#### TEXT FOR ANALYSIS:
________________

Common Sense Caution and other Fables
Can we all agree to use common sense caution?
I am not your trainer, and don’t know you, your horse, your barn, your physical capabilities, your tack, or myriad other things that could affect your ability to use my suggestions. I always recommend safety first, so if you don’t feel comfortable, DON’T DO IT. This is why you (should) have a trainer. They should be able to assess your situation and help guide you and your horse safely along in your journey.
I am also not a vet. Will never be a vet. Am more than happy to call said vet with questions. If I happen to make a suggestion with regards to something I have learned from a vet, please get a second opinion. You wouldn’t want Doogie Howser, MD to perform surgery on your kid, no matter how cool Neil Patrick Harris is. Your horse is bleeding? CALL A VET. Have a swollen eye? CALL THE VET. Your horse looks at you wrong and you don’t like it? CALL THE VET. Can I make myself any clearer than that?
Alternately, I am not a farrier. I have never played one on TV. Can I just quote the old adage “No hoof, no horse” and make it clear that you should worship your farrier? Make him (or her) brownies. Remember birthdays. Ask about kids. Bring in your horses from the field ahead of time and try to dry them off a bit. Keep your comments about what your friends on Facebook have said about how they learned how to trim their horses in a weekend to a minimum. This means that should your horse throw a show, get an abcess, or need an emergency trim your farrier may be more likely to do it for you.
I called this blog Reasonable Riding because I think, deep down (sometimes waaaayyyy down) that we can all be reasonable riders. Most of us are amateur riders on horses we love, flaws and all. I might not go shopping for an 18 hand, large boned, needs to be pushed, horse. I am 5’4″, short legged, and lazy. I would look like a flea on a Bernese Mountain Dog. (Although I might be in better shape.) That said, there are people who love that kind of horse, and more power to them. One size does not fit all, and “always” and “never” can be very dangerous words, so let us all try to be reasonable, and have fun. **
In the event that there is any confusion about this, I did some homework for you, thanks to the Oxford University Press.
The definition of reasonable:
“reasonable”. Oxford Dictionaries. Oxford University Press. http://www.oxforddictionaries.com/us/definition/american_english/reasonable (accessed April 04, 2014).
- 1(Of a person) having sound judgment; fair and sensible: no reasonable person could have objected
- 1.1Based on good sense: it seems a reasonable enough request the guilt of a person on trial must be proved beyond reasonable doubt
1.2 • archaic (Of a person or animal) able to think, understand, or form judgments by a logical process: man is by nature reasonable
- 2As much as is appropriate or fair; moderate: a police officer may use reasonable force to gain entry
- 2.1Fairly good; average: the carpet is in reasonable condition
- 2.2(Of a price or product) not too expensive: a restaurant serving excellent food at reasonable prices they are lovely shoes and very reasonable
Middle English: from Old French raisonable, suggested by Latin rationabilis ‘rational’, from ratio
** I reserve the right to be unreasonable about safety. (Here is where you can feel free to roll your eyes, mutter under your breath, and brace yourself.) I ALWAYS advocate wearing a helmet. I have had too many falls myself and known too many people who are still around BECAUSE they wore a helmet. Don’t try to talk me out of it, it will make me very testy. Yes they are hot. Yes they give you helmet hair. Frankly, my dear, I don’t give a damn. Just wear it. Don’t say I didn’t warn you.

________________

#### DATA RECORDS:

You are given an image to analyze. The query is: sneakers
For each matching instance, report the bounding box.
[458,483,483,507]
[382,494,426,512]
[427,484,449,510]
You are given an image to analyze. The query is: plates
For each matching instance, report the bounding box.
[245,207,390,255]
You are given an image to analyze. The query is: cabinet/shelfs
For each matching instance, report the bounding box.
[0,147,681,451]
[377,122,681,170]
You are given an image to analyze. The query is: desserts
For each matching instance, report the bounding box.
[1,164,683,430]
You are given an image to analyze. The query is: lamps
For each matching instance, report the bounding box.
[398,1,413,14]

________________

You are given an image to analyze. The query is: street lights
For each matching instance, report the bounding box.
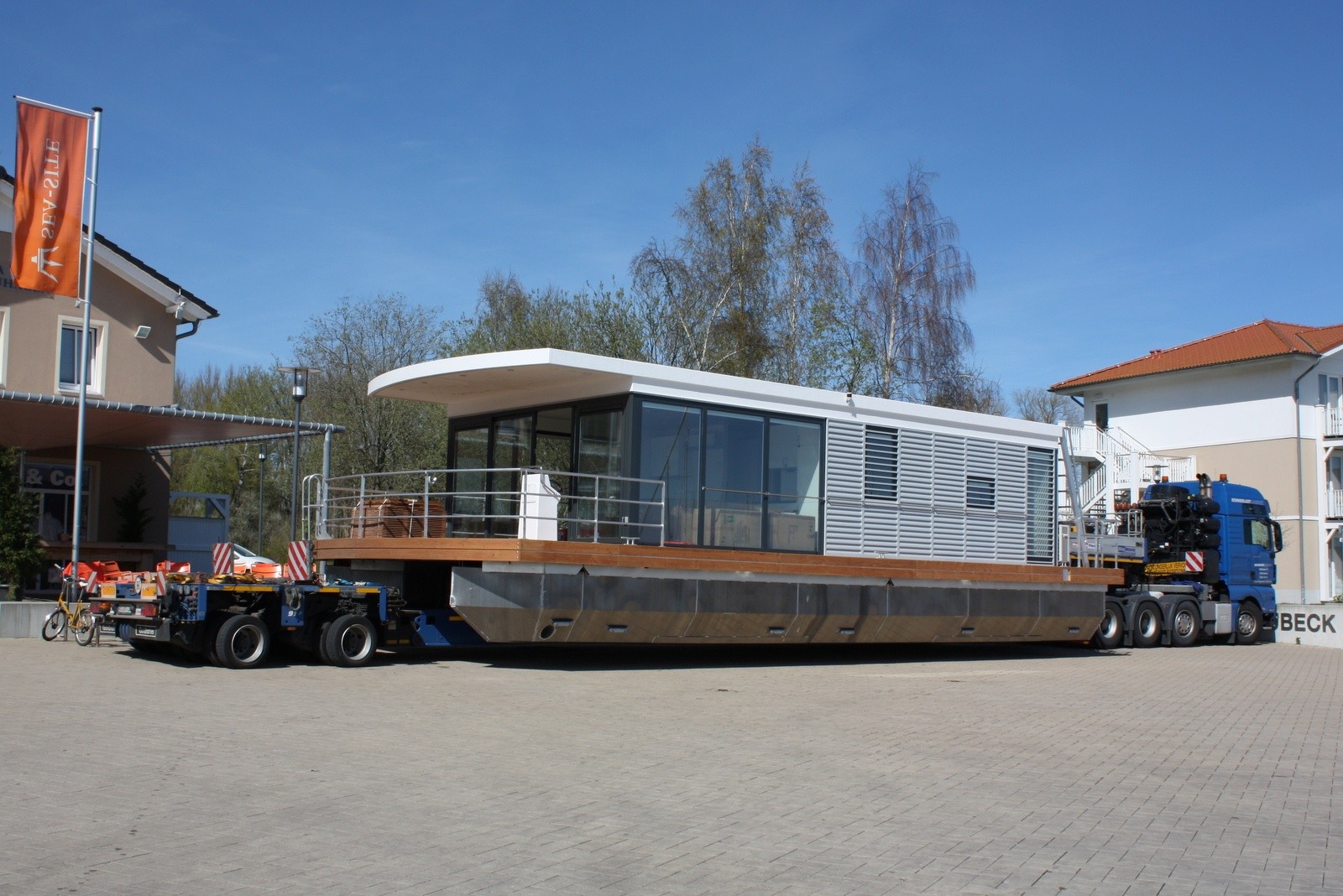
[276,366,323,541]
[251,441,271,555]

________________

Can you return the riding post word for word, everything from "The definition of" down to "April 04, 2014)."? The items have nothing to do with this.

The definition of reasonable:
“reasonable”. Oxford Dictionaries. Oxford University Press. http://www.oxforddictionaries.com/us/definition/american_english/reasonable (accessed April 04, 2014).